Thank you for this. Ok, that makes sense. I can see why coordinate basis are useful for calculations but could you please elaborate a bit more about why non-coordinate bases are more useful for physical understanding than the coordinate ones (or maybe point me towards some articles)? I am not sure I can easily understand this.

Orodruin
Staff Emeritus
Science Advisor
Homework Helper
Gold Member
Thank you for this. Ok, that makes sense. I can see why coordinate basis are useful for calculations but could you please elaborate a bit more about why non-coordinate bases are more useful for physical understanding than the coordinate ones (or maybe point me towards some articles)? I am not sure I can easily understand this.
Well, even if I adamantly insisted that nonholonomic bases are not necessarily orthonormal, you can choose an orthonormal nonholonomic basis. It is then much easier to interpret the resulting vector and tensor components physically.

Collected data
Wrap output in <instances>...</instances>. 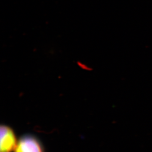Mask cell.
<instances>
[{
	"label": "cell",
	"mask_w": 152,
	"mask_h": 152,
	"mask_svg": "<svg viewBox=\"0 0 152 152\" xmlns=\"http://www.w3.org/2000/svg\"><path fill=\"white\" fill-rule=\"evenodd\" d=\"M17 144L16 136L12 129L5 125H1L0 152H12L15 149Z\"/></svg>",
	"instance_id": "obj_1"
},
{
	"label": "cell",
	"mask_w": 152,
	"mask_h": 152,
	"mask_svg": "<svg viewBox=\"0 0 152 152\" xmlns=\"http://www.w3.org/2000/svg\"><path fill=\"white\" fill-rule=\"evenodd\" d=\"M15 152H44L40 141L34 136L26 135L17 142Z\"/></svg>",
	"instance_id": "obj_2"
}]
</instances>
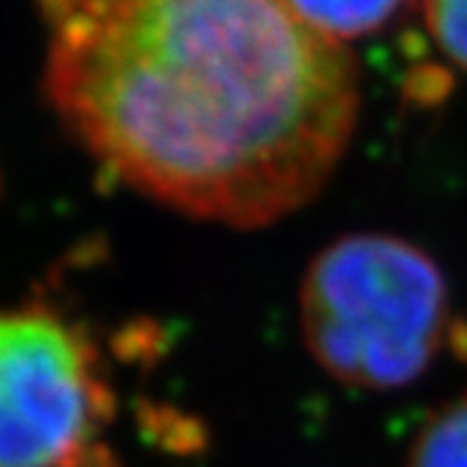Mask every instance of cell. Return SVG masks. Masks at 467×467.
Masks as SVG:
<instances>
[{
	"label": "cell",
	"instance_id": "cell-1",
	"mask_svg": "<svg viewBox=\"0 0 467 467\" xmlns=\"http://www.w3.org/2000/svg\"><path fill=\"white\" fill-rule=\"evenodd\" d=\"M46 93L112 177L191 219L266 227L356 132L348 46L285 0H39Z\"/></svg>",
	"mask_w": 467,
	"mask_h": 467
},
{
	"label": "cell",
	"instance_id": "cell-2",
	"mask_svg": "<svg viewBox=\"0 0 467 467\" xmlns=\"http://www.w3.org/2000/svg\"><path fill=\"white\" fill-rule=\"evenodd\" d=\"M311 358L338 384L387 392L431 367L448 325V285L431 254L398 235L327 244L300 285Z\"/></svg>",
	"mask_w": 467,
	"mask_h": 467
},
{
	"label": "cell",
	"instance_id": "cell-3",
	"mask_svg": "<svg viewBox=\"0 0 467 467\" xmlns=\"http://www.w3.org/2000/svg\"><path fill=\"white\" fill-rule=\"evenodd\" d=\"M115 431L93 330L42 296L0 300V467H118Z\"/></svg>",
	"mask_w": 467,
	"mask_h": 467
},
{
	"label": "cell",
	"instance_id": "cell-4",
	"mask_svg": "<svg viewBox=\"0 0 467 467\" xmlns=\"http://www.w3.org/2000/svg\"><path fill=\"white\" fill-rule=\"evenodd\" d=\"M285 4L311 28L348 46L350 39L387 26L403 0H285Z\"/></svg>",
	"mask_w": 467,
	"mask_h": 467
},
{
	"label": "cell",
	"instance_id": "cell-5",
	"mask_svg": "<svg viewBox=\"0 0 467 467\" xmlns=\"http://www.w3.org/2000/svg\"><path fill=\"white\" fill-rule=\"evenodd\" d=\"M403 467H467V395L440 406L422 422Z\"/></svg>",
	"mask_w": 467,
	"mask_h": 467
},
{
	"label": "cell",
	"instance_id": "cell-6",
	"mask_svg": "<svg viewBox=\"0 0 467 467\" xmlns=\"http://www.w3.org/2000/svg\"><path fill=\"white\" fill-rule=\"evenodd\" d=\"M422 12L442 54L467 70V0H422Z\"/></svg>",
	"mask_w": 467,
	"mask_h": 467
}]
</instances>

__PARTS OF THE EXERCISE__
**a.** In the forum exchange about coordinate bases, which titles appear under the name Orodruin?
**b.** Extend the forum exchange about coordinate bases by writing what follows its final reply.

__ANSWERS TO THE TASKS__
**a.** Staff Emeritus, Science Advisor, Homework Helper, Gold Member

**b.**
Demystifier
Science Advisor
Gold Member
why non-coordinate bases are more useful for physical understanding than the coordinate ones
Suppose, for instance, that you define positions in space by positions relative to a set of satellites that move independently of each other. Each satellite can be thought of as a physical object that defines a local tetrad. This set of satellites is a physical model for a non-coordinate basis.

For a physical model of a coordinate basis you would need a large physical mesh, different parts of which do not move independently. In practice, that would be much more difficult to achieve.